Content starts

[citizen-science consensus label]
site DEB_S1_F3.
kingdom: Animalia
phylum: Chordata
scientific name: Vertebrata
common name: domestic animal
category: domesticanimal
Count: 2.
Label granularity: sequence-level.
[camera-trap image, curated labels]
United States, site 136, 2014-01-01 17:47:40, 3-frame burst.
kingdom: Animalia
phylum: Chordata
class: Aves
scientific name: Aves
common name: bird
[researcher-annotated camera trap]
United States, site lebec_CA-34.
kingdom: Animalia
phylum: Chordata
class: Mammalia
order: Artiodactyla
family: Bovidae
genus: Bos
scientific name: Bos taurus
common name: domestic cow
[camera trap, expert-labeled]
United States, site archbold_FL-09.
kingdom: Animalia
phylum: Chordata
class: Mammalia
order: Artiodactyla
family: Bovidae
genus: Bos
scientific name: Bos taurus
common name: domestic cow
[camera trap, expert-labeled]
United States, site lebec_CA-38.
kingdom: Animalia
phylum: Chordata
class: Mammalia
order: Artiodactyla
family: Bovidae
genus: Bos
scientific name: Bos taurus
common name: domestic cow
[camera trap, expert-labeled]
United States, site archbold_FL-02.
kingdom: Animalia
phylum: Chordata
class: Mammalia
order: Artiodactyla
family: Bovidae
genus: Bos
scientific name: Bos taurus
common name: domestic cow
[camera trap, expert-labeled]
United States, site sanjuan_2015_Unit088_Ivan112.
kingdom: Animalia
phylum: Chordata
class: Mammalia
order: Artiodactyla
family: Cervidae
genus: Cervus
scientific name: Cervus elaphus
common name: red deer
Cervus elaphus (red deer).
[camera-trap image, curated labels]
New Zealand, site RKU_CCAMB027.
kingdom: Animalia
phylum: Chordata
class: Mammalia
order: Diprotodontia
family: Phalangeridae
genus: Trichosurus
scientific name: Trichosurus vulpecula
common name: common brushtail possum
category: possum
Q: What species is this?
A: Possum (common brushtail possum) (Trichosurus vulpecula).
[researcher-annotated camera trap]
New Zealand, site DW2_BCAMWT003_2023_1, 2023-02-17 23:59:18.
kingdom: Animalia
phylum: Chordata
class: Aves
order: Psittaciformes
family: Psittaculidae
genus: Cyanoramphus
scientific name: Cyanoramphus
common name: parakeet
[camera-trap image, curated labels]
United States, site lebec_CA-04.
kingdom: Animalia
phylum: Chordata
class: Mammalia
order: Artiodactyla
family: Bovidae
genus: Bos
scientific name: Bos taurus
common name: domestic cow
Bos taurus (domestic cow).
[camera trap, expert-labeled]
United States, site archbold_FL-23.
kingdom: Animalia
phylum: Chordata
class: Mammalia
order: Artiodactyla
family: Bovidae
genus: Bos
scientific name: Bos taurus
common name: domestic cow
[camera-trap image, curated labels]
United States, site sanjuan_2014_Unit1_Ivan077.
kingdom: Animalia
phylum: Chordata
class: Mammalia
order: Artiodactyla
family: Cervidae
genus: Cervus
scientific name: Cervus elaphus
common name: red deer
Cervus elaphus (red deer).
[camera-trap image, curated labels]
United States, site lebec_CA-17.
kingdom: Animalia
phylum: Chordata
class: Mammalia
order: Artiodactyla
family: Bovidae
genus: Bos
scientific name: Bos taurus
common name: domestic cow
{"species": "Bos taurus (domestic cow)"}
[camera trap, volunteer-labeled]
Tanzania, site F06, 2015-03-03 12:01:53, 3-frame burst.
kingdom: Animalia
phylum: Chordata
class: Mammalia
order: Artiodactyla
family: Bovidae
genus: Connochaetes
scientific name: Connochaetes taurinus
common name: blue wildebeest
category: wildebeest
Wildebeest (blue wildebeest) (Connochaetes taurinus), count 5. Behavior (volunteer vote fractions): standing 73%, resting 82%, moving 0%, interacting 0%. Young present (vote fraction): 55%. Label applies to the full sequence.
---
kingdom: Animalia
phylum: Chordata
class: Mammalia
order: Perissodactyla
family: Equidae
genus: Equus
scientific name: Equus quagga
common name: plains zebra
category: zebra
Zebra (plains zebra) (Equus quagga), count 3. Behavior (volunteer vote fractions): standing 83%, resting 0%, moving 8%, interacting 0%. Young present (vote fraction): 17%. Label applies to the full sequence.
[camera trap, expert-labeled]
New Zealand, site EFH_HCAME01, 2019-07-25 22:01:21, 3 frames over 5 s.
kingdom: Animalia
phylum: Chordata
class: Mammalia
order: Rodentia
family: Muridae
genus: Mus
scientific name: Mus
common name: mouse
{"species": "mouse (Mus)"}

Content ends

=== TASK BRIEF ===
Each line above should be duplicated without any alteration.

=== ANSWER SPACE ===
[citizen-science consensus label]
site DEB_S1_F3.
kingdom: Animalia
phylum: Chordata
scientific name: Vertebrata
common name: domestic animal
category: domesticanimal
Count: 2.
Label granularity: sequence-level.
[camera-trap image, curated labels]
United States, site 136, 2014-01-01 17:47:40, 3-frame burst.
kingdom: Animalia
phylum: Chordata
class: Aves
scientific name: Aves
common name: bird
[researcher-annotated camera trap]
United States, site lebec_CA-34.
kingdom: Animalia
phylum: Chordata
class: Mammalia
order: Artiodactyla
family: Bovidae
genus: Bos
scientific name: Bos taurus
common name: domestic cow
[camera trap, expert-labeled]
United States, site archbold_FL-09.
kingdom: Animalia
phylum: Chordata
class: Mammalia
order: Artiodactyla
family: Bovidae
genus: Bos
scientific name: Bos taurus
common name: domestic cow
[camera trap, expert-labeled]
United States, site lebec_CA-38.
kingdom: Animalia
phylum: Chordata
class: Mammalia
order: Artiodactyla
family: Bovidae
genus: Bos
scientific name: Bos taurus
common name: domestic cow
[camera trap, expert-labeled]
United States, site archbold_FL-02.
kingdom: Animalia
phylum: Chordata
class: Mammalia
order: Artiodactyla
family: Bovidae
genus: Bos
scientific name: Bos taurus
common name: domestic cow
[camera trap, expert-labeled]
United States, site sanjuan_2015_Unit088_Ivan112.
kingdom: Animalia
phylum: Chordata
class: Mammalia
order: Artiodactyla
family: Cervidae
genus: Cervus
scientific name: Cervus elaphus
common name: red deer
Cervus elaphus (red deer).
[camera-trap image, curated labels]
New Zealand, site RKU_CCAMB027.
kingdom: Animalia
phylum: Chordata
class: Mammalia
order: Diprotodontia
family: Phalangeridae
genus: Trichosurus
scientific name: Trichosurus vulpecula
common name: common brushtail possum
category: possum
Q: What species is this?
A: Possum (common brushtail possum) (Trichosurus vulpecula).
[researcher-annotated camera trap]
New Zealand, site DW2_BCAMWT003_2023_1, 2023-02-17 23:59:18.
kingdom: Animalia
phylum: Chordata
class: Aves
order: Psittaciformes
family: Psittaculidae
genus: Cyanoramphus
scientific name: Cyanoramphus
common name: parakeet
[camera-trap image, curated labels]
United States, site lebec_CA-04.
kingdom: Animalia
phylum: Chordata
class: Mammalia
order: Artiodactyla
family: Bovidae
genus: Bos
scientific name: Bos taurus
common name: domestic cow
Bos taurus (domestic cow).
[camera trap, expert-labeled]
United States, site archbold_FL-23.
kingdom: Animalia
phylum: Chordata
class: Mammalia
order: Artiodactyla
family: Bovidae
genus: Bos
scientific name: Bos taurus
common name: domestic cow
[camera-trap image, curated labels]
United States, site sanjuan_2014_Unit1_Ivan077.
kingdom: Animalia
phylum: Chordata
class: Mammalia
order: Artiodactyla
family: Cervidae
genus: Cervus
scientific name: Cervus elaphus
common name: red deer
Cervus elaphus (red deer).
[camera-trap image, curated labels]
United States, site lebec_CA-17.
kingdom: Animalia
phylum: Chordata
class: Mammalia
order: Artiodactyla
family: Bovidae
genus: Bos
scientific name: Bos taurus
common name: domestic cow
{"species": "Bos taurus (domestic cow)"}
[camera trap, volunteer-labeled]
Tanzania, site F06, 2015-03-03 12:01:53, 3-frame burst.
kingdom: Animalia
phylum: Chordata
class: Mammalia
order: Artiodactyla
family: Bovidae
genus: Connochaetes
scientific name: Connochaetes taurinus
common name: blue wildebeest
category: wildebeest
Wildebeest (blue wildebeest) (Connochaetes taurinus), count 5. Behavior (volunteer vote fractions): standing 73%, resting 82%, moving 0%, interacting 0%. Young present (vote fraction): 55%. Label applies to the full sequence.
---
kingdom: Animalia
phylum: Chordata
class: Mammalia
order: Perissodactyla
family: Equidae
genus: Equus
scientific name: Equus quagga
common name: plains zebra
category: zebra
Zebra (plains zebra) (Equus quagga), count 3. Behavior (volunteer vote fractions): standing 83%, resting 0%, moving 8%, interacting 0%. Young present (vote fraction): 17%. Label applies to the full sequence.
[camera trap, expert-labeled]
New Zealand, site EFH_HCAME01, 2019-07-25 22:01:21, 3 frames over 5 s.
kingdom: Animalia
phylum: Chordata
class: Mammalia
order: Rodentia
family: Muridae
genus: Mus
scientific name: Mus
common name: mouse
{"species": "mouse (Mus)"}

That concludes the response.